A 45-year-old female patient admitted for surgical management of carcinoma esophagus, presented with difficulty in insertion of left-sided 37 F and 35 F double lumen tube (Mallinckrodt® Broncho-Cath). Fiberoptic bronchoscopy revealed a subglottic web in the larynx just below the vocal cords and a tracheal web just above the carina. Differential lung ventilation could be achieved with a 35 F internal diameter double lumen tube (Portex® Blueline® Endobronchial tube).

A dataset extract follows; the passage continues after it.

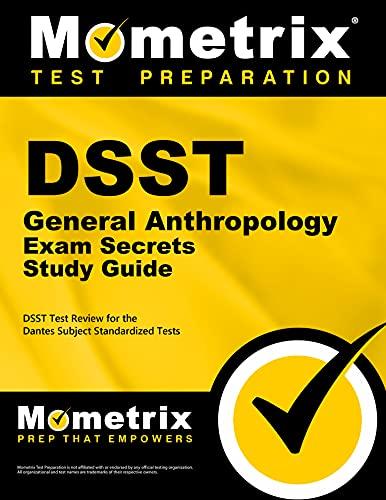 DSST General Anthropology Exam Secrets Study Guide: Dsst Exam Secrets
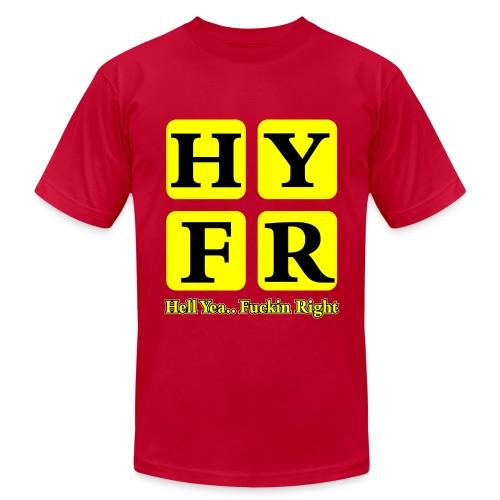 Hell Yea Fuckin Right T-Shirt - Men's Fine Jersey T-Shirt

Keywords: Difficult intubation, double lumen tube, laryngeal and tracheal webs

How to cite this article:
Virmani S, Uppal R, Kiro K, Bhandari H, Dutta D, Singh N, Aggarwal A. Successful double lumen tube insertion in a patient with unanticipated laryngeal and tracheal web. Ann Card Anaesth 2011;14:211-3

How to cite this URL:
Virmani S, Uppal R, Kiro K, Bhandari H, Dutta D, Singh N, Aggarwal A. Successful double lumen tube insertion in a patient with unanticipated laryngeal and tracheal web. Ann Card Anaesth [serial online] 2011 [cited 2021 Oct 25];14:211-3. Available from:

   Introduction Top

Laryngeal and tracheal webs are a rare finding and asymptomatic patients are usually diagnosed during unanticipated difficult intubation. [1] This is the first case report wherein a patient with both laryngeal and tracheal webs was successfully intubated with a double lumen tube (DLT).

   Case Report Top

A 45-year-old female patient weighing 50 kg was admitted for surgical management of carcinoma esophagus (mid third). She had no history of any previous surgery and had never been intubated previously. She did not have any other systemic illness such as diabetes, tuberculosis, hypertension, asthma, and arthritis. Routine laboratory data including complete hemogram, serum electrolytes, and kidney and liver function tests were normal. Her chest X-ray revealed normal lung fields, and thoracic magnetic resonance imaging (section below clavicle) exhibited no involvement of the respiratory tract. Her preoperative airway assessment revealed limited view of anterior and posterior pillars (Mallampatti class II).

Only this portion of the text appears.